# EXERCISE REQUIREMENTS
From the listing below, copy each line that holds "Best".

# RECORDS SHOWN
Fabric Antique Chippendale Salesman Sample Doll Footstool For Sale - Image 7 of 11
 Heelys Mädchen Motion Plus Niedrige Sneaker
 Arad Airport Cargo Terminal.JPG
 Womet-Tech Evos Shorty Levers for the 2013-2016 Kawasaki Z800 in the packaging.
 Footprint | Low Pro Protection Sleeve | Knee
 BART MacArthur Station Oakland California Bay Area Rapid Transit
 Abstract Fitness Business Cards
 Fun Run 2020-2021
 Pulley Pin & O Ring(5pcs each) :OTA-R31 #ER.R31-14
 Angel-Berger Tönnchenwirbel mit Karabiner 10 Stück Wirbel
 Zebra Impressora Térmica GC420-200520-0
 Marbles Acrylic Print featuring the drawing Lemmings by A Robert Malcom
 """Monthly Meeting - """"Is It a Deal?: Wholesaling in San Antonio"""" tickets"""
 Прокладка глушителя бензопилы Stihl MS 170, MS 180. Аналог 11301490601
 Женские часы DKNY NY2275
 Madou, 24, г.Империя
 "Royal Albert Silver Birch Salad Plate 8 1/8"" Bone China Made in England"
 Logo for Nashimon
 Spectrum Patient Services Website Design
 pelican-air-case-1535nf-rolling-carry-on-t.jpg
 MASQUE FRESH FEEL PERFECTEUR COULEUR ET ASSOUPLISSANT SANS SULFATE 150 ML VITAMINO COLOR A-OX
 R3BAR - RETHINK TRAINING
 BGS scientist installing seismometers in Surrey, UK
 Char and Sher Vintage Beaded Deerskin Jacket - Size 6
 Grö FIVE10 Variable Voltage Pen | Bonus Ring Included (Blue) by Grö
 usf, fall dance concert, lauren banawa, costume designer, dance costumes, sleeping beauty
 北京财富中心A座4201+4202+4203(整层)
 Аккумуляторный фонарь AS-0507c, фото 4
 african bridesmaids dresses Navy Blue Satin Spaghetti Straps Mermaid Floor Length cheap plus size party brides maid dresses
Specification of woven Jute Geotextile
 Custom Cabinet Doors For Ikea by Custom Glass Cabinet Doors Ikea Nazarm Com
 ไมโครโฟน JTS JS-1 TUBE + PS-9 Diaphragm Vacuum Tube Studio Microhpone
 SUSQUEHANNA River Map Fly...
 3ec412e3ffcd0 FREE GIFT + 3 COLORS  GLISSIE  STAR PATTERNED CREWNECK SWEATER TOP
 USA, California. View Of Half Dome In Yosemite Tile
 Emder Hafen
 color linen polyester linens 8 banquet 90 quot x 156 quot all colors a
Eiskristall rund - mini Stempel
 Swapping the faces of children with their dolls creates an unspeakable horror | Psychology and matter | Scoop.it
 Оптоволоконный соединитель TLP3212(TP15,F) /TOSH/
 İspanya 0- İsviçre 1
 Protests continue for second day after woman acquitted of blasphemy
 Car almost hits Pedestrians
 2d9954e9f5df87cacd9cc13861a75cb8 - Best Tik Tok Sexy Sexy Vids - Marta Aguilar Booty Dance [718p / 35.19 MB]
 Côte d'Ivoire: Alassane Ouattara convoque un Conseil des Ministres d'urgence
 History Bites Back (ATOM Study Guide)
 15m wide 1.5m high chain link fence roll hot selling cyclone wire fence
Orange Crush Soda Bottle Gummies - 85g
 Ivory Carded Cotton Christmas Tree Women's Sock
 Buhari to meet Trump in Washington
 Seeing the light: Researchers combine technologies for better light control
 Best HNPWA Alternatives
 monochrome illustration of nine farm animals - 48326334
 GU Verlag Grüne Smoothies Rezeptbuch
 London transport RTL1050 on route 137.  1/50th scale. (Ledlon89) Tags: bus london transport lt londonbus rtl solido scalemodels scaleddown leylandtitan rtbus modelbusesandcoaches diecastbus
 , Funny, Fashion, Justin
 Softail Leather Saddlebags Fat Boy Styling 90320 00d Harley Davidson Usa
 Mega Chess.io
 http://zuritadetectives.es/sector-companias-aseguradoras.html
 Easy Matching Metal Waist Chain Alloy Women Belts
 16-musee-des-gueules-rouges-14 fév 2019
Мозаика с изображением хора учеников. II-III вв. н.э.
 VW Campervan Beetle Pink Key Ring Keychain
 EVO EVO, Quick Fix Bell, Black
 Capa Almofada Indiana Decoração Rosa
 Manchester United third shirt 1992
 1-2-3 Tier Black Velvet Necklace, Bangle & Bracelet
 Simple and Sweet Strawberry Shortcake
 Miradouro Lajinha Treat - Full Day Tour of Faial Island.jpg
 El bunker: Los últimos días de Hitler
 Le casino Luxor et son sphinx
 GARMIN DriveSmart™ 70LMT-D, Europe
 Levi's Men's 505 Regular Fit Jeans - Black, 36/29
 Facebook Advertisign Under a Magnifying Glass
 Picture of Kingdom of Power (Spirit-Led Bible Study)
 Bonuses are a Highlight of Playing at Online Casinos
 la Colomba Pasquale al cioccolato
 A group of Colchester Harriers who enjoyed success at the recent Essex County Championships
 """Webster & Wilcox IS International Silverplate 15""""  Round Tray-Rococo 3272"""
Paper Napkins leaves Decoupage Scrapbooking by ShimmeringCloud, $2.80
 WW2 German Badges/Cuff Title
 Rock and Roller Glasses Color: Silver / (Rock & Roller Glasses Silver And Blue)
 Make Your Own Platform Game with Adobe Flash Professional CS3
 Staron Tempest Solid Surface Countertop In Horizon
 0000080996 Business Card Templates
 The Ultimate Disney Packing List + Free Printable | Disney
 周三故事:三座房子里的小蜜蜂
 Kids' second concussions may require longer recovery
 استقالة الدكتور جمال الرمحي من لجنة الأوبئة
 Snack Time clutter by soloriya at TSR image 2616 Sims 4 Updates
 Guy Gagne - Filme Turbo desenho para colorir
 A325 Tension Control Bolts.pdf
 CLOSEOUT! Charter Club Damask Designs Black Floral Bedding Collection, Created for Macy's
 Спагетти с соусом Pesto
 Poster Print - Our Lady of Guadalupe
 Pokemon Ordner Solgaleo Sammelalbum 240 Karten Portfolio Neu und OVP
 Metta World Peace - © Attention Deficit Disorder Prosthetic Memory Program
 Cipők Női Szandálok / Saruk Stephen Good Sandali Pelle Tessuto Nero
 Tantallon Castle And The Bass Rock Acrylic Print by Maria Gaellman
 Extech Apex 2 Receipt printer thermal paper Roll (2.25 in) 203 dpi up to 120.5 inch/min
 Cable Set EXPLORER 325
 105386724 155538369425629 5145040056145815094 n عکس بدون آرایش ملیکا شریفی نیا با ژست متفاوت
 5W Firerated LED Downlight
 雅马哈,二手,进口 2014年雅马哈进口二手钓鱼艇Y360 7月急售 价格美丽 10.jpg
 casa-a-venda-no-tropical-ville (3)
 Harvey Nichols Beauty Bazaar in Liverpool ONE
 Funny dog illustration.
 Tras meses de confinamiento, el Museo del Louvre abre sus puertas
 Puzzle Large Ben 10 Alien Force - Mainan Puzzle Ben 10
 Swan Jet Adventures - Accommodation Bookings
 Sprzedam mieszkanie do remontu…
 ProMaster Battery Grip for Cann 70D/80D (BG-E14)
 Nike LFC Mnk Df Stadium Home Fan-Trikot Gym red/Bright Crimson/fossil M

# THE ANSWER
 2d9954e9f5df87cacd9cc13861a75cb8 - Best Tik Tok Sexy Sexy Vids - Marta Aguilar Booty Dance [718p / 35.19 MB]
 Best HNPWA Alternatives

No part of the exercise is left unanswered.